В свитке было написано:

«Я – царевич Дмитрий, сын царя Московского Ивана, волею судьбы избегнувший смерти от рук правителя Бориса Годунова.

Правитель Борис, обманом сев на престол родителя моего, учинил злую расправу над всеми близкими мне княжескими родами. Он знал, что Бог сохранил мне жизнь и что вместо меня умертвили углицкого попова сына, и всюду преследовал меня. Вынужденный скрываться от его убийц под видом монаха, я ушел из Русии.

В случае моей смерти прошу меня похоронить по христианскому обычаю, как царских детей погребают. Самую мою смерть от людей скрывать не следует. Чтобы самая моя смерть принесла убийце Борису наказание и опасение за престол его.

Святой животворящий крест, который на мне, есть крест моего крестного отца Ивана Федоровича Мстиславского, подаренный мне при святом крещении.

Прошу вернуть его моей матери в Никольский монастырь под Череповцом и рассказать ей, где я умер и где буду похоронен.

Прошу простить мои вины перед всеми людьми в Московских пределах и в Польско-Литовском государстве».

– Святой отец, ты видел этот крест? – спросил князь.

– Видел, – ответил Дзюровский.

– Ну и что?

– Серебряная копеечная вещица.

– Где он находится?

– Кто?

– Царевич этот?

– В своей комнате при оршаке, – сказал Ришард.

– Срочно врача и перенесите его в лазарет.

– Князь Адам, вы что думаете, он настоящий царевич? – спросил отец Дзюровский.

– Думать будем потом.
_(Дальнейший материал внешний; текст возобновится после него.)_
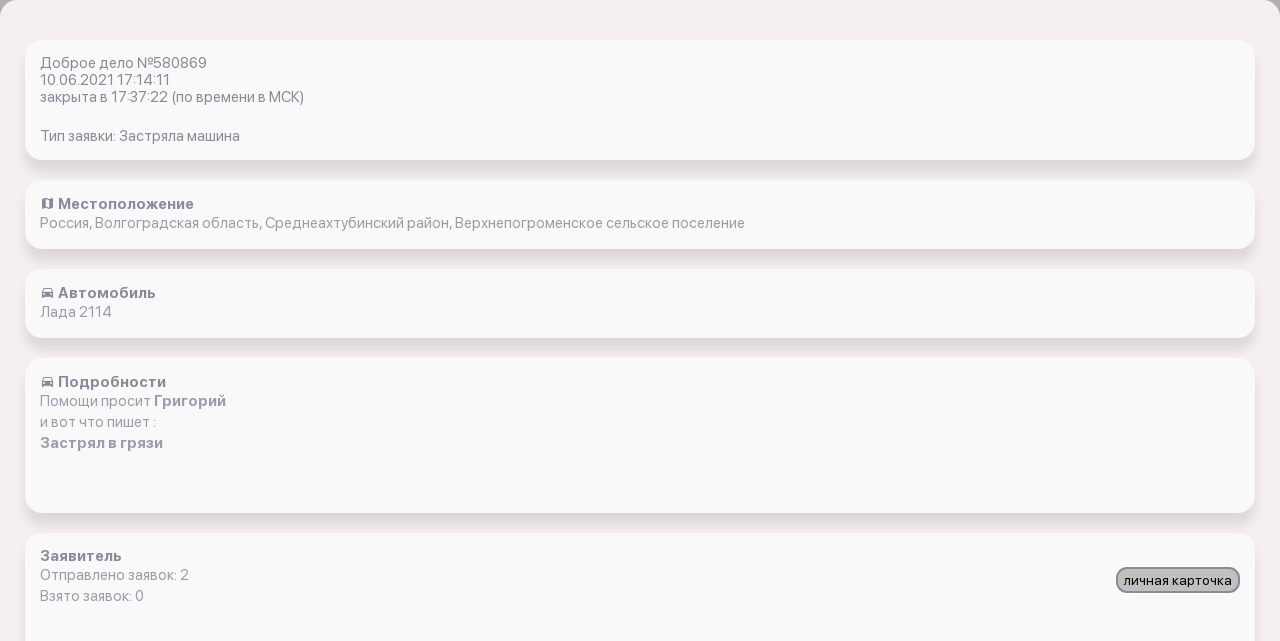

--- FILE ---
content_type: text/html; charset=UTF-8
request_url: https://x-15.ru/app_ios/z/all/580869/
body_size: 3175
content:

<!DOCTYPE html>
        <html lang=ru>
<head>



	<title>Вытащить застрявшую машину Лада 2114 застряла в   Россия, Волгоградская область, Среднеахтубинский район, Верхнепогроменское сельское поселение   10.06.2021 17:14:11 </title>
	<link href="/bitrix/templates/jeepalert_ios/components/bitrix/catalog/orders/style.css?1699224313697" type="text/css"  rel="stylesheet" />
<link href="/bitrix/templates/jeepalert_ios/components/bitrix/catalog/orders/bitrix/catalog.element/.default/style.css?169922482032708" type="text/css"  rel="stylesheet" />
<link href="/bitrix/templates/jeepalert_ios/css/libs.min.css?1699224178108792" type="text/css"  data-template-style="true"  rel="stylesheet" />
<link href="/bitrix/templates/jeepalert_ios/css/all.css?170807348124666" type="text/css"  data-template-style="true"  rel="stylesheet" />
	<meta name="description" content=Помогите вытащить застрявшую машину Лада 2114 доброволец  Виктор в   Россия, Волгоградская область, Среднеахтубинский район, Верхнепогроменское сельское поселение с автомобилем GWM POER с помощью  динамическая стропа 09.05.2021 00:49:40" />
	

	<meta content="text/html;charset=utf-8" http-equiv="Content-Type">
	<meta name="viewport" content="width=device-width, initial-scale=1, shrink-to-fit=no, user-scalable=no">
			<link rel=”canonical” href='https://x-15.ru/app_ios/z/all/580869/' />



<script src="/bitrix/js/main/core/core.js"></script>
  
<script src="/bitrix/templates/jeepalert_ios/js/jquery.min.js"></script>
</head>



<body class="bg_gray">



		


	 
<link rel="stylesheet" href="https://cdnjs.cloudflare.com/ajax/libs/fancybox/3.5.7/jquery.fancybox.min.css" integrity="sha512-H9jrZiiopUdsLpg94A333EfumgUBpO9MdbxStdeITo+KEIMaNfHNvwyjjDJb+ERPaRS6DpyRlKbvPUasNItRyw==" crossorigin="anonymous" />

<script src="https://cdnjs.cloudflare.com/ajax/libs/fancybox/3.5.7/jquery.fancybox.min.js" integrity="sha512-uURl+ZXMBrF4AwGaWmEetzrd+J5/8NRkWAvJx5sbPSSuOb0bZLqf+tOzniObO00BjHa/dD7gub9oCGMLPQHtQA==" crossorigin="anonymous" async></script>






<div class="wrapper">

    <div class="profile_about">
        <div class="container">


	

<div class="one_article"> 				
		

	<em class="data">Доброе дело №580869 <br>10.06.2021 17:14:11</em>

	
 

	<em class="data">закрыта в 17:37:22 (по времени в МСК)</em> 












<br>

<em class="data">Тип заявки: Застряла машина</em>

</div>

<div class="one_article"> 
<em class="data"><i class="mdi mdi-map"></i><b> Местоположение</b></em>   
<div id="text1"><p>Россия, Волгоградская область, Среднеахтубинский район, Верхнепогроменское сельское поселение</p></div> 

<script>
//кнопка копировать
function copytext(el) {
    var $tmp = $("<textarea>");
    $("body").append($tmp);
    $tmp.val($(el).text()).select();
    document.execCommand("copy");
    $tmp.remove();
}   
</script>



		
						
</div>
<div class="one_article"> 

<em class="data"><i class="mdi mdi-car"></i><b> Автомобиль</b></em> 

<p>Лада 2114</p>
	





</div>
<div class="one_article">
 <em class="data"><i class="mdi mdi-car"></i><b> Подробности</b></em> 
   <p> Помощи просит <b>Григорий</b></p>  
<p> 

 
и вот что пишет


  
:</p>


 <p><b>Застрял в грязи</b></p>
 </br></br>
  
  

 
  
  




	
			


</div>




<div class="one_article">
 <em class="data"><b> Заявитель</b></em> 
 <div style="float:right"><a href="/app_ios/z/s/index.php?i=64453"><button class="btn">личная карточка</button></a></div>
 
<p>Отправлено заявок: 2</p>
<p>Взято заявок: 0</p>
	

  </br>
<div class="wrapper">

  </br>
 <a href="/app_ios/z/s/index.php?i=64453">
  		
		
	
					
		
				
			
				
			
				
			
	
</a>

</div>
</div>







	
<div class="one_article">
 <em class="data"><b> Статистика заявки</b></em> 
 
<div style="float:right"><a href="/app_ios/o/all/?id=580869"><button class="btn">ОТКЛИКИ</button></a></div>


<p>Количество просмотров: 355</p>

<p>Всего откликов: 1</p>

</p>

 
	</div>
	
	
	
	
<div class="one_article">






<!--Заявка взята-->





<!--Заявка взята кем-то-->

	


<div class="header1">
<p><b>Виктор</b> выехал вытаскивать застрявшую машину на своем автомобиле GWM POER </p>
</div>

 <em class="data">На заявку выехал: <b>Виктор</b> </em>  

<!--- 
 <div style="float:right">
<a href="/s/"> <button style="btn">Профиль в Сети X</button></a>
</div>
--->


<div style="float:right"><a href="/app_ios/z/s/index.php?i=67943"><button class="btn">личная карточка</button></a></div>

<div class="wrapper">
 
 
  		
		
					
		
				
			
		<img src="/images/7.png" width=100px >
		
			<img src="/images/11.png" width=100px >
			
			
	


</div>


	<em class="data">помогает бесплатно </em> 
</br>

<p> Машина: <b>GWM POER</b></p><p>Снаряжение: <b> динамическая стропа</b></p><p>Насел. пункт: <b>Волгоград</b></p></br>


<p>Отправлено заявок: 0</p>
<p>Взято заявок: 6</p>
<p>в т.ч. бесплатно: 6</p>







<div>
 <img title="Виктор оказал услугу и вытащил застрявшую машину с помощью своего GWM POER" alt="фото застрявшего GWM POER Волгоград" width="100%" src="https://upload-d204e38f147dbd94e68d839900bff28c.storage.yandexcloud.net/resize_cache/54120/7167f1942a6d14ec68910d58827ee14d/main/e57/e57613db96cb61558a8327b0582e3247/14b7e0805f4337eaffb5f9d2ddbb4bb3.jpg" /> </div>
Сперва надо попробовать спасти его. С последней волей умирающего не шутят.

Дмитрия срочно перенесли в чистую лазаретную палату князя. Во время переноса увидели второй крест на этой же цепочке – массивный, золотой.

Это был не крест. Это было ювелирное чудо императорского уровня. Два села с поместьями можно было купить за такой крест. Цветные драгоценные камни при любом изменении наклона его давали многоцветный резкий блеск и сверкание.